→ PAGE EXTRACT

Mark each of the AXI Stream interface connection lines for debug (right-click and select Debug...). Run the connection automation option that pops up after marking each of the interface lines for debug, ensuring the AXI Stream protocol checker is enabled on all of them.
After running this connection automation, ILAs (integrated logic analyzers) will appear in the block design, triggering me to regenerate the layout and rerun validation on the block design:
Save the block design and create an HDL wrapper for it to instantiate it (selecting the option to let Vivado auto-manage it):
It's worth noting for the Sources hierarchy with HDL wrapper changes to pull the FIR, phase increment state machine, and memory dump state machine Verilog files under the block design now. This demonstrates the role of the HDL wrapper in bridging the last gap between the block design and other source files in a Vivado project.
At this point the design is complete and ready to run synthesis on, implementation for place and route, and finally generate a bitstream for the Arty board. I like to select the Generate Bitstream option from the tool bar along the top of the Vivado window, as it will automatically kick off a synthesis run and implementation when needed. Since I've run each of these pieces in behavioral simulation separately in the past, I'm taking a risk and jumping straight to running this design on actual hardware (spoiler: this wasn't the best idea I've ever had....).
To prep the Arty board for this particular use case, the jumpers must be configured for it to boot its QSPI flash memory (where the bitstream is being flashed to) and to supply its power from the USB host instead of looking to the regulator connect to the barrel jack for power from an A/C outlet (since we're not booting from the SD card and tryin to run a Linux image, USB power is enough).
After connecting the Arty board to the host PC, launch Hardware Manager and select the Auto Connect option.

→ SET TASK A
Rewrite the Vivado walkthrough from "Mark each of" to "all of them.", replacing "AXI Stream" with "AXI4-Stream" wherever it occurs.
The records that come next are unrelated to the Vivado walkthrough.

→ DATA RECORDS
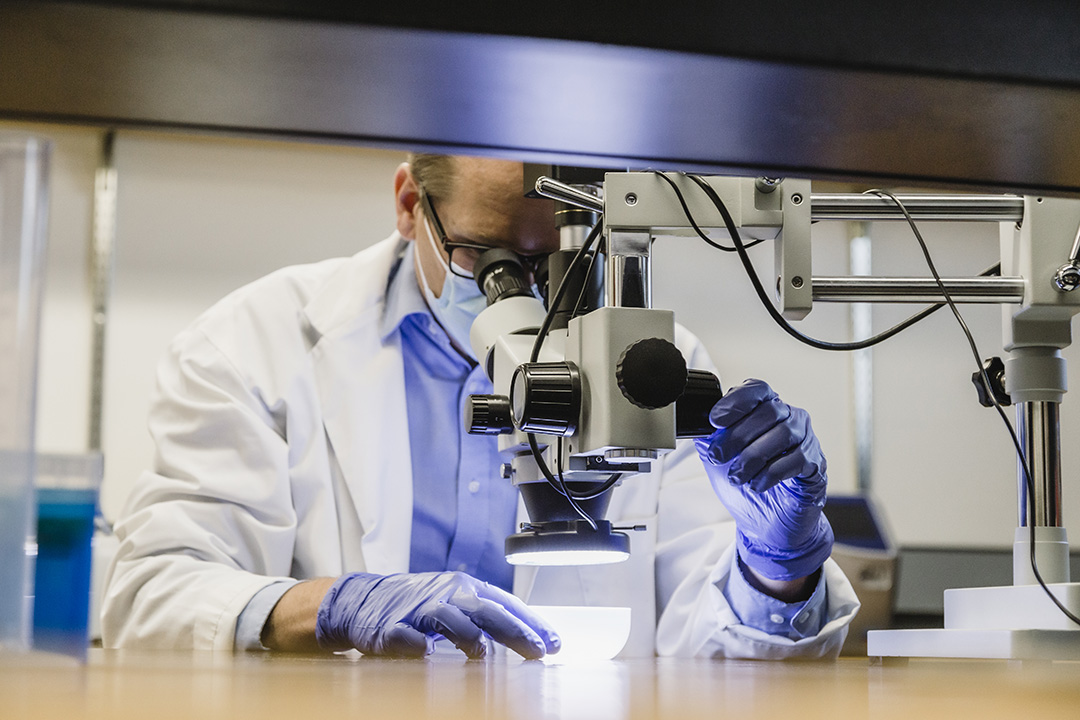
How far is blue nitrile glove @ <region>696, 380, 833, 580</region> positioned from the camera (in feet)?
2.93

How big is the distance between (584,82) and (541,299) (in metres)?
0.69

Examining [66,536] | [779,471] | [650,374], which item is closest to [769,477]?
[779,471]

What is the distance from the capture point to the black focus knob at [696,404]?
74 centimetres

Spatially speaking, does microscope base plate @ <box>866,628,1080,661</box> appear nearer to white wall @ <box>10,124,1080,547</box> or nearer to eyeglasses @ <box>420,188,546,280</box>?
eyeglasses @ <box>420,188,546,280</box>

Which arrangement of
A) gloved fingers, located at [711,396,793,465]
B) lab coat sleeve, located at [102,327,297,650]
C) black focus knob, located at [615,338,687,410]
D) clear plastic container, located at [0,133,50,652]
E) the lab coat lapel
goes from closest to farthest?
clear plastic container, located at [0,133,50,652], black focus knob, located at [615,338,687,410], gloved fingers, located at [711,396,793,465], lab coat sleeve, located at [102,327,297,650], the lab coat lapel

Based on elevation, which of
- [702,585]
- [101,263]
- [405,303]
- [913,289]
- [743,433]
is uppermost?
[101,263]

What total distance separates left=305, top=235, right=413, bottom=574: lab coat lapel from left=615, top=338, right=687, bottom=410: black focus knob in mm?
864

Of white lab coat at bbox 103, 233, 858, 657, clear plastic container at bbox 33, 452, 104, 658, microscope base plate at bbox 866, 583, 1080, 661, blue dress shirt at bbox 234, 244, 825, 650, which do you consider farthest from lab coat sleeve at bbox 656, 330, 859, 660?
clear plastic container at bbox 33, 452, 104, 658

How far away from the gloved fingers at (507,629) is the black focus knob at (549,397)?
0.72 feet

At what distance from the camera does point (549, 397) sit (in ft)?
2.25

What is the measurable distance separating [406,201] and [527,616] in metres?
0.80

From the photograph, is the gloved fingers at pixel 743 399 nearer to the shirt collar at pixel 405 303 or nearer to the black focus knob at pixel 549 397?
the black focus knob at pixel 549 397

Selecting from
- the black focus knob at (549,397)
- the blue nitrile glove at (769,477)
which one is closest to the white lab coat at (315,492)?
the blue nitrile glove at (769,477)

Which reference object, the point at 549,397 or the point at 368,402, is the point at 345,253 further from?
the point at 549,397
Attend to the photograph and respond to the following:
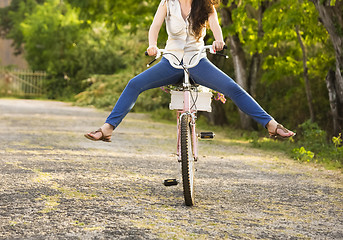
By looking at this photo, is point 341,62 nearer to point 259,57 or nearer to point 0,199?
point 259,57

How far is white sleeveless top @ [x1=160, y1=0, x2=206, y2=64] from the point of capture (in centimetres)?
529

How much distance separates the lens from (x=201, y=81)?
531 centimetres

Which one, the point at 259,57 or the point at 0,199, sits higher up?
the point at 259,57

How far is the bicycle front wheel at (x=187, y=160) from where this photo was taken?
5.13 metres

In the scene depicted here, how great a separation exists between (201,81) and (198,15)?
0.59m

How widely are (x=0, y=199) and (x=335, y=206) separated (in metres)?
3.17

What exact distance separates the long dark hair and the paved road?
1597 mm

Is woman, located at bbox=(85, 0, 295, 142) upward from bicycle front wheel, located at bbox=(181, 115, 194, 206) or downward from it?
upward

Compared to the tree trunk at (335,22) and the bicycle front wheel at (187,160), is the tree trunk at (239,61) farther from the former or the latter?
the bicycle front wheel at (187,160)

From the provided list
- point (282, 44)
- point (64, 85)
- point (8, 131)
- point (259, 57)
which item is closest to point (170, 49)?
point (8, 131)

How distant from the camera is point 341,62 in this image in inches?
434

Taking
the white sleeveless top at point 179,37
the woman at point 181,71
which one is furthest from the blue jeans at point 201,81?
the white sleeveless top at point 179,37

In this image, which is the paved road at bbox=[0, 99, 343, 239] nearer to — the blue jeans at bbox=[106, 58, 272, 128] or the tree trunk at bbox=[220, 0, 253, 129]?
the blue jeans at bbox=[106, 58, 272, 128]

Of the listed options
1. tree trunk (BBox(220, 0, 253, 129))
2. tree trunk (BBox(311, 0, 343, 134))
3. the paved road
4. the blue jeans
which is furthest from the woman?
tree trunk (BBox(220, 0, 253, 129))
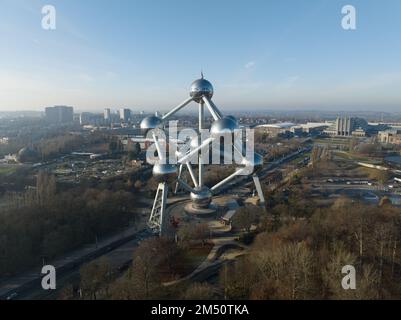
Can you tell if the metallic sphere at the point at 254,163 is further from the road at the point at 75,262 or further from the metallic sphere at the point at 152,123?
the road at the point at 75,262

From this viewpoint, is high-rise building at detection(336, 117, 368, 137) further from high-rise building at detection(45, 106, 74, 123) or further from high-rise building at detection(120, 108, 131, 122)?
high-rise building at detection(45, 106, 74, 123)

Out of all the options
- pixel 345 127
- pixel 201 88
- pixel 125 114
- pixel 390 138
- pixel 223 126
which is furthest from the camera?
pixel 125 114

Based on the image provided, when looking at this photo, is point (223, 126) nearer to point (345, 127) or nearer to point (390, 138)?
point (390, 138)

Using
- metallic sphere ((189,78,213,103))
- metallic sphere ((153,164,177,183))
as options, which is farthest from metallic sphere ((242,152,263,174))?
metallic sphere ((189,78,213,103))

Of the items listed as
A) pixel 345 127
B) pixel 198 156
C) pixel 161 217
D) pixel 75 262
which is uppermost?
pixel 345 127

→ SET TASK B
Write out the records from the line containing "Based on the" through the last line of the records, reproducing each line without any change.

→ WRITTEN RESPONSE A
Mark each of the AXI4-Stream interface connection lines for debug (right-click and select Debug...). Run the connection automation option that pops up after marking each of the interface lines for debug, ensuring the AXI4-Stream protocol checker is enabled on all of them.

→ WRITTEN RESPONSE B
Based on the image provided, when looking at this photo, is point (223, 126) nearer to point (345, 127) or nearer to point (390, 138)?
point (390, 138)

Using
- metallic sphere ((189,78,213,103))
- metallic sphere ((153,164,177,183))
as options, which is farthest from metallic sphere ((242,152,263,174))?
metallic sphere ((189,78,213,103))

Of the items listed as
A) pixel 345 127
B) pixel 198 156
C) pixel 161 217
D) pixel 75 262
which is uppermost?
pixel 345 127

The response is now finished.